You should also probably not use instruct models at all-- their probability distributions have MUCH lower entropy than base models on account of the fine tuning, and you can pretty easily detect LLM output vs human output by checking the cross entropy between an arbitrary instruct model and a base model (even ones unrelated to the models used by the users). Instruct models also have obvious tells that are even apparent to humans (delving, refusals, etc). You might have a harder time avoiding NSFW output with a typical base model, especially a small one, but context should help.
You might want to look into using RWKV-LM which has surprisingly good performance at smaller sizes.
Might also be fun to offer to use the an LLM as a compressor for the text before encrypting.
Thank you for the feedback! Some notes:
> The obvious feature gap I see is that it should be possible to provide both the encoder and decoder with a common "context" or prompt to preload the LLM with.
There's no option for this in the CLI interface, but you can modify the context in `src/textcoder/coding.py` by changing the `_INITIAL_CONVERSATION` variable. Right now it's configured to ask the LLM to output text in the style of a tweet.
> You may want to encode the user's data backwards so that it's easier for users to make arbitrary changes to their message to escape bad covertext output.

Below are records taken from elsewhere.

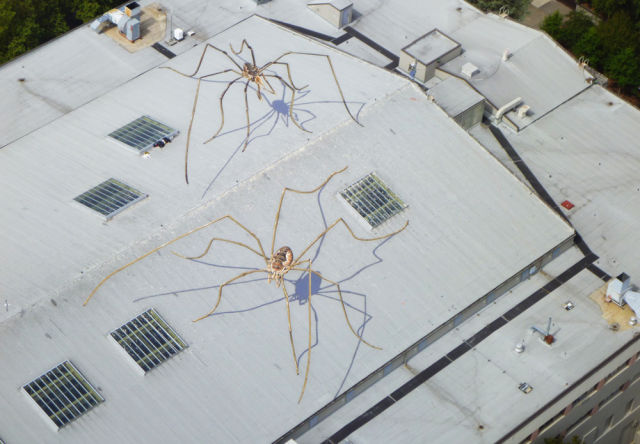 Daddy Longlegs Overtake a Roof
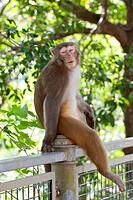 Monkey ape sleeping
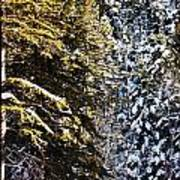 Trees In Taos Village Art Print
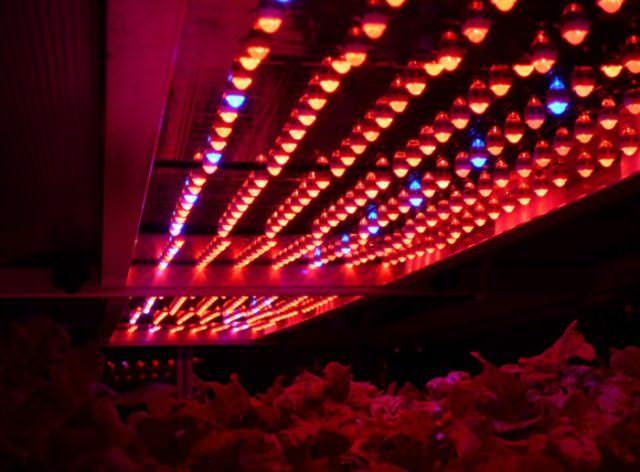 Светодиодные лампы практически незаменимы для выращивания рассады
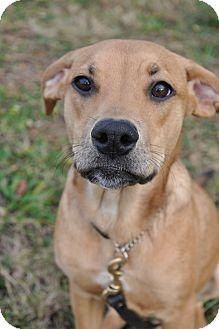Labrador Retriever/Catahoula Leopard Dog Mix Dog for adoption in Lebanon, Maine - Zitz-URGENT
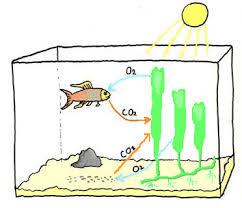 ph aquarium eau douce aquarium eau de mer recifal debuter conseils amenagement decor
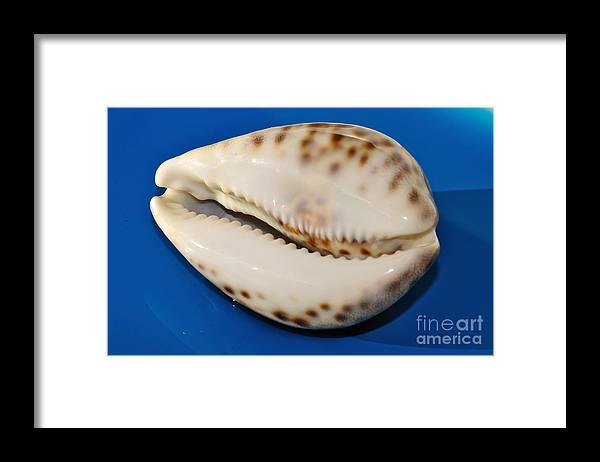 Seashell Wall Art 6 Tiger Cowrie Framed Print By Kaye Menner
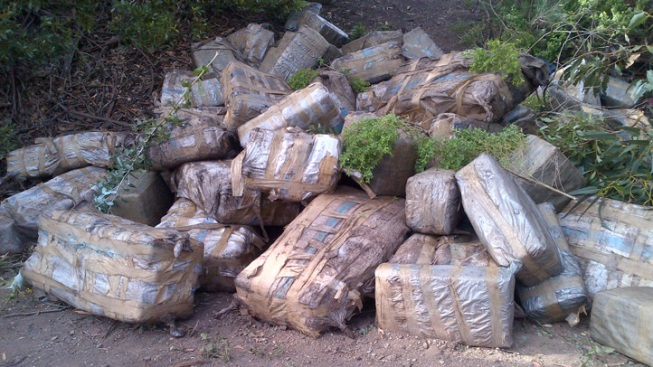 $4M Worth of Marijuana, Smuggling Boat Found on California Beach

A random 16-byte value is prepended to each message to serve as the KDF salt and the AES-GCM-SIV nonce. This has the additional benefit that every output is always different, even if they encode the same message. So if the covertext is bad, you can just re-run it to get something different.
> Might also be fun to offer to use the an LLM as a compressor for the text before encrypting.
A similar project, https://github.com/harvardnlp/NeuralSteganography does exactly that and achieves very compact results. However, I was a bit weary about compressing before encrypting given the possible security risks associated with that pattern.